CleanSpark, Inc. (the “Company” ), entered into a Securities Purchase Agreement (“Securities Purchase Agreement”) dated July 2, 2018 with Auctus Fund, LLC (the “Purchaser”), which was later amended on July 6, 2018, which required standard closing events such as funding which were fulfilled on July 11, 2018, pursuant to which the Company issued to the Purchaser a Convertible Promissory Note (the “Note”) in the aggregate principal amount of $550,000. The Purchaser paid $225,000 less $26,000 in legal and due diligence fees on the Note.

 

The Note has a maturity date of six months for each tranche funded and the Company has agreed to pay interest on the unpaid principal balance of the Note at the rate of twelve percent (12%) per annum from the date on which the Note is issued (the “Issue Date”) until the same becomes due and payable, whether at maturity or upon acceleration or by prepayment or otherwise.

 

The Company has the right to prepay the Note, provided it makes a payment to the Purchaser as set forth in the Note within 180 days of its Issue Date.

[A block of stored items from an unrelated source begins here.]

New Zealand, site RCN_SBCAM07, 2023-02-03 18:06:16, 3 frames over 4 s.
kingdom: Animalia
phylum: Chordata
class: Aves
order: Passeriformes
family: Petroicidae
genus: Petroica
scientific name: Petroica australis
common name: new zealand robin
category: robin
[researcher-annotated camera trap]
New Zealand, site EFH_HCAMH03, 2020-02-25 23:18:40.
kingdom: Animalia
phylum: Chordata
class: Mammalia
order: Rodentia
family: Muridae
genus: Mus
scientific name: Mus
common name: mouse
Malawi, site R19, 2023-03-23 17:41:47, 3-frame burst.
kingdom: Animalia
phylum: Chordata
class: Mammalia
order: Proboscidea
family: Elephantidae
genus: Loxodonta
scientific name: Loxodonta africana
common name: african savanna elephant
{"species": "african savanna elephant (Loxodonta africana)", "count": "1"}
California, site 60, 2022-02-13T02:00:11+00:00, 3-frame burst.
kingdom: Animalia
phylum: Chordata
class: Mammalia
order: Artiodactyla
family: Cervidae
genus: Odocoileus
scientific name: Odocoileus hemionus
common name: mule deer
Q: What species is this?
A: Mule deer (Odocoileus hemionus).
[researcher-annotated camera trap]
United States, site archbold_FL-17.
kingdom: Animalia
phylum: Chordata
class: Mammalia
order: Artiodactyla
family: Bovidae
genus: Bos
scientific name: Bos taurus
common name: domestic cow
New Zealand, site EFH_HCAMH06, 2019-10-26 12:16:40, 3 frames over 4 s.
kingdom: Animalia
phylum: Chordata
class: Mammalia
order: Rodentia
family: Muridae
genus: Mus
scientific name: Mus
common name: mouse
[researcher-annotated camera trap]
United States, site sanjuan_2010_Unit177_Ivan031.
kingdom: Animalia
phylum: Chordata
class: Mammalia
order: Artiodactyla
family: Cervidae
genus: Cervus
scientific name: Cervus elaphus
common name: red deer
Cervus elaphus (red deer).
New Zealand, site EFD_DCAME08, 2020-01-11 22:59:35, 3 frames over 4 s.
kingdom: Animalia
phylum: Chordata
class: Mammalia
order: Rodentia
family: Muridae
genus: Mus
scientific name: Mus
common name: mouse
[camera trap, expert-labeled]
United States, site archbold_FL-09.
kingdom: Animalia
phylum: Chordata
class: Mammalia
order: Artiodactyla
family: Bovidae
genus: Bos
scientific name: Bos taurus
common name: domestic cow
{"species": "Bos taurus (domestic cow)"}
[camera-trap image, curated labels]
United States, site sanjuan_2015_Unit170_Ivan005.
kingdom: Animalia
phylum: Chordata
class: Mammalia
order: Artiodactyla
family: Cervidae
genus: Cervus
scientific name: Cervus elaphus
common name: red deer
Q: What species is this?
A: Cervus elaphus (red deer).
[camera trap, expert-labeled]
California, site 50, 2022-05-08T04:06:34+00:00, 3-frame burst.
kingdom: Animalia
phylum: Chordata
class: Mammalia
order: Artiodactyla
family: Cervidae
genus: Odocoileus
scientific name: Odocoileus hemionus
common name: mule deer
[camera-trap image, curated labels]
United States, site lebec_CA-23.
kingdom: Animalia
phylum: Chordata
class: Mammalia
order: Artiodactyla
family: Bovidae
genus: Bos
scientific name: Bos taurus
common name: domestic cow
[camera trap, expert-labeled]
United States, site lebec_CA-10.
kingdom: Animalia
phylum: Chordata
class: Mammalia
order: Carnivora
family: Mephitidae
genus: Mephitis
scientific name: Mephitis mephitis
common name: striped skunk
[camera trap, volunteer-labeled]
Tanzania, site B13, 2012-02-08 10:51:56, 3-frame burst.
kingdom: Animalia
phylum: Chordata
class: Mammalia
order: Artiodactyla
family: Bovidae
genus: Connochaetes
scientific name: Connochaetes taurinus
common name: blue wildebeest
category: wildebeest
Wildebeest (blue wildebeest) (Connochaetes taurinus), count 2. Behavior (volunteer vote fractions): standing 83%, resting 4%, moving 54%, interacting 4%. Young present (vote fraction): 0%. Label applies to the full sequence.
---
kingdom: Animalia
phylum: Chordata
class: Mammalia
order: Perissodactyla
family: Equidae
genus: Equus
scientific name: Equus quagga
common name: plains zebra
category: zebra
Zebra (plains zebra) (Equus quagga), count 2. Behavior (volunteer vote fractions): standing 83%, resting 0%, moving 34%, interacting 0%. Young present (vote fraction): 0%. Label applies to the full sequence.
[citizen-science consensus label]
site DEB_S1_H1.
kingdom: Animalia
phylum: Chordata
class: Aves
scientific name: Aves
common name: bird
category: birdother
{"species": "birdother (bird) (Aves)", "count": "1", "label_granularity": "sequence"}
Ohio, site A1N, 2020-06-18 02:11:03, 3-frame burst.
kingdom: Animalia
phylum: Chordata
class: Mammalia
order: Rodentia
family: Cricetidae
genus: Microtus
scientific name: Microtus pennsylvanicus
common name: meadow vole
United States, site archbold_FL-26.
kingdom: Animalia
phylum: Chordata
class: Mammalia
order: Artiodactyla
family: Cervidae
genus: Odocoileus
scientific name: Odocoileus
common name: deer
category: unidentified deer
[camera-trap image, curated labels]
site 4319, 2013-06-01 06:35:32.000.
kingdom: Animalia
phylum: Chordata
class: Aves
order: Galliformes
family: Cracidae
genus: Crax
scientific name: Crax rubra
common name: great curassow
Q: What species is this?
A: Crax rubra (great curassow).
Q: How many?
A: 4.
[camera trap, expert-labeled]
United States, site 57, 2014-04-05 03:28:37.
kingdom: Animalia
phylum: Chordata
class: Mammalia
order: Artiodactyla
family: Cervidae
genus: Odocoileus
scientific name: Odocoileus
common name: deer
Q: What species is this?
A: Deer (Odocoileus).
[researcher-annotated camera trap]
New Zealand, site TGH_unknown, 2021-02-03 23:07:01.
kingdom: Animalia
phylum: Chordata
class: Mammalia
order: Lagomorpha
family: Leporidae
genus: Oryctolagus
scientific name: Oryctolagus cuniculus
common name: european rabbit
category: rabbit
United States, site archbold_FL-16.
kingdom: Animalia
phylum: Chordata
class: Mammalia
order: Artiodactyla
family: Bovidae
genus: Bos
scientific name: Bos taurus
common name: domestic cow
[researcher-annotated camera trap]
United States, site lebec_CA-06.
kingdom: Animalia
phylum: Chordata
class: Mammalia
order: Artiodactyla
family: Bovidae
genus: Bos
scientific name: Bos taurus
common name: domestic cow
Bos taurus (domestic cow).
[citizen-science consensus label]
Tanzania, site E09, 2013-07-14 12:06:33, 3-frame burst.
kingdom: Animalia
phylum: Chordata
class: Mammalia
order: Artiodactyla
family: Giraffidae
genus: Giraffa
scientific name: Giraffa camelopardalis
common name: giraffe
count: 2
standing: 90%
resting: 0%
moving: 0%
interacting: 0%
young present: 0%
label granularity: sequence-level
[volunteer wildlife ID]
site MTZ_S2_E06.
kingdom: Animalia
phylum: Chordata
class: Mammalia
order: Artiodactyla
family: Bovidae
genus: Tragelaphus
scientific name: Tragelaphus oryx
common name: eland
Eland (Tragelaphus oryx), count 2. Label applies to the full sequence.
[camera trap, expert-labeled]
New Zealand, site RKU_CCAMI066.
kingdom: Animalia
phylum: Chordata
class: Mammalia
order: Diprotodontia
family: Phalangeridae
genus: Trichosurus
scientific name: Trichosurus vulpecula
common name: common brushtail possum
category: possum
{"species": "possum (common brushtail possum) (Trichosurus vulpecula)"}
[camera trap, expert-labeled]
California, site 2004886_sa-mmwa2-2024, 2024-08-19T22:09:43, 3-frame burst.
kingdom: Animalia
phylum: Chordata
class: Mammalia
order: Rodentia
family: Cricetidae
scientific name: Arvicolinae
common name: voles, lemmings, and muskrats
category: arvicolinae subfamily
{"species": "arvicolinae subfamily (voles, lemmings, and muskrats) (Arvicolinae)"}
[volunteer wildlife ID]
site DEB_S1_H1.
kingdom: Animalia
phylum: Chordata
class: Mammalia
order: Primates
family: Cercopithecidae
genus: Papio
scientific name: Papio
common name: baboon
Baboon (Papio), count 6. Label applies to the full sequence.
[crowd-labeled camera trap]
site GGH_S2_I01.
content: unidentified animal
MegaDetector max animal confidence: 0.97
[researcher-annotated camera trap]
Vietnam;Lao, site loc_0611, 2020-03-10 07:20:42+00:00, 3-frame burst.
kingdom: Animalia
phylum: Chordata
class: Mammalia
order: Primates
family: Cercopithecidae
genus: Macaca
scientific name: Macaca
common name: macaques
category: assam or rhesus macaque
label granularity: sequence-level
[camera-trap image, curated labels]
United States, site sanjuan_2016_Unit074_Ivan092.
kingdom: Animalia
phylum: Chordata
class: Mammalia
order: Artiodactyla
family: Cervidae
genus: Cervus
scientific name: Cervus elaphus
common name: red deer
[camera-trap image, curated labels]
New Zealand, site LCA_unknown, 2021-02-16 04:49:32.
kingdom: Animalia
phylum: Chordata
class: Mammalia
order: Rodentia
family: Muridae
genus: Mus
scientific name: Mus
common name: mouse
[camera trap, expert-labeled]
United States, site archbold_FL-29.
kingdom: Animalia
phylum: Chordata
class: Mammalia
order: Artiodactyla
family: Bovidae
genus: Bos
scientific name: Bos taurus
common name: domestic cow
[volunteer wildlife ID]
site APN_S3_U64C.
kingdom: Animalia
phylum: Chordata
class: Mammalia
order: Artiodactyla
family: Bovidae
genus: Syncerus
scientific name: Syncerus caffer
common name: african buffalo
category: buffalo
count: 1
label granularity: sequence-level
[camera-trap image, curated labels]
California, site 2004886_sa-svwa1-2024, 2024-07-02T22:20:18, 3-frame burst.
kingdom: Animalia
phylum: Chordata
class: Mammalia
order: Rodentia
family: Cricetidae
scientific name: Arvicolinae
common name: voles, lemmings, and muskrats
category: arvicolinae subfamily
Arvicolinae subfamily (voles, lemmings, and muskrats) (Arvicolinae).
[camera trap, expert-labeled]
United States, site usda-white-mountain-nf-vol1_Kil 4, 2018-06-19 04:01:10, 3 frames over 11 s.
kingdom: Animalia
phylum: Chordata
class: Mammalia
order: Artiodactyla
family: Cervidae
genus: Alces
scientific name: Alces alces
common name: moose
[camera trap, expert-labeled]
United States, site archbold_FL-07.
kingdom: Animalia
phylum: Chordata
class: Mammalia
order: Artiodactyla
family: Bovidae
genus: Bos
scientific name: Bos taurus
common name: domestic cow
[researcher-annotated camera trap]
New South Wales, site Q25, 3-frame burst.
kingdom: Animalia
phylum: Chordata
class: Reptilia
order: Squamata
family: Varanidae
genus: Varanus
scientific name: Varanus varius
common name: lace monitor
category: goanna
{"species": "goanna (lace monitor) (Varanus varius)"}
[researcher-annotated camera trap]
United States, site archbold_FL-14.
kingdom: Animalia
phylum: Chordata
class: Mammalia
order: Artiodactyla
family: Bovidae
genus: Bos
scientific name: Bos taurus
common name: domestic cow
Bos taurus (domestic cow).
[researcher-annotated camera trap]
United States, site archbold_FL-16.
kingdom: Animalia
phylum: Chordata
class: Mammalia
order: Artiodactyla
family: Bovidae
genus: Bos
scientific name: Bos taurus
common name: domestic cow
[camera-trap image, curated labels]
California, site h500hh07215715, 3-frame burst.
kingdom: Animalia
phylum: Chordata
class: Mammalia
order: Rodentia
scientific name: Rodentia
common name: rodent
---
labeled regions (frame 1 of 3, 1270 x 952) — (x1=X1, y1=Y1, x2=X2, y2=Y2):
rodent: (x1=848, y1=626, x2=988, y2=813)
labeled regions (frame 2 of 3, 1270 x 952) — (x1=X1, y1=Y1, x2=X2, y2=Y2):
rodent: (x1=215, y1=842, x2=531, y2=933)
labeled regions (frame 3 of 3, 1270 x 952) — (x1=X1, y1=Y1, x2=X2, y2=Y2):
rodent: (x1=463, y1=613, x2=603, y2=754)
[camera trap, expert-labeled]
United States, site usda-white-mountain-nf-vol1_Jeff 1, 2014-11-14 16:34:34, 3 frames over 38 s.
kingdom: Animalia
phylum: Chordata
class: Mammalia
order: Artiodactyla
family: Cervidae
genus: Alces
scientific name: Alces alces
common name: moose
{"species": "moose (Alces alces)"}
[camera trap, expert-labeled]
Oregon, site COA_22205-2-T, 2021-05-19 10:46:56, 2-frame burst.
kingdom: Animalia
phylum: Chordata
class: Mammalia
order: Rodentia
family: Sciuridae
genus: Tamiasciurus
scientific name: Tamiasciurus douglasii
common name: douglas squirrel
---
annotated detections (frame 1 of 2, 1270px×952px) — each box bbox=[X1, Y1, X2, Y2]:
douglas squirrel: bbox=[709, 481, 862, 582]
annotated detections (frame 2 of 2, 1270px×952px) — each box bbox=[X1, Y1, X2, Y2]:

In connection with the issuance of the Note, the Company issued to the Purchaser, as a commitment fee, 137,500 shares of its common stock (the “Returnable Shares”) as well as 150,000 shares of its common stock (the “Non-Returnable Shares”), as further provided in the Note. The Returnable Shares shall be returned to the Company’s treasury if the Note is fully repaid and satisfied prior to the date, which is one hundred eighty (180) days following the Issue Date, subject further to the terms and conditions of the Note.

 

The Note is convertible at any date after the issuance date at the noteholder’s option into shares of our common stock at a variable conversion price of 70% of the lowest closing market price of our common stock during the previous 20 days to the date of the notice of conversion, subject to adjustment in the case of default.

 

The Note contains certain covenants, such as restrictions on: (i) distributions on capital stock, (ii) stock repurchases, (iii) certain loans, (iii) sales and the transfer of assets, and (iv) participation in 3(a)(10) transactions. The Note also contains certain anti-dilution provisions that apply in connection with any stock split, stock dividend, stock combination, recapitalization or similar transactions. In addition, subject to limited exceptions, the Purchaser will not have the right to convert any portion of the Note if the Purchaser, together with its affiliates, would beneficially own in excess of 4.99% of the number of shares of the Company’s Common Stock outstanding immediately after giving effect to its conversion.

 

Note payable

On August 1, 2018, we entered into a 10% promissory note with a face value of $130,625 pursuant to which we received $125,000, the note also included an original issue discount of 4.5% ($5,625). The Company also issued 25,000 5-year warrants exercisable at $0.80 in connection with purchase of the promissory note. The proceeds of the note which were used to settle in full a note issued on February 27, 2018. Under the terms of the promissory note the Company agreed to make monthly interest only payments and repay the note principal on November 30, 2018.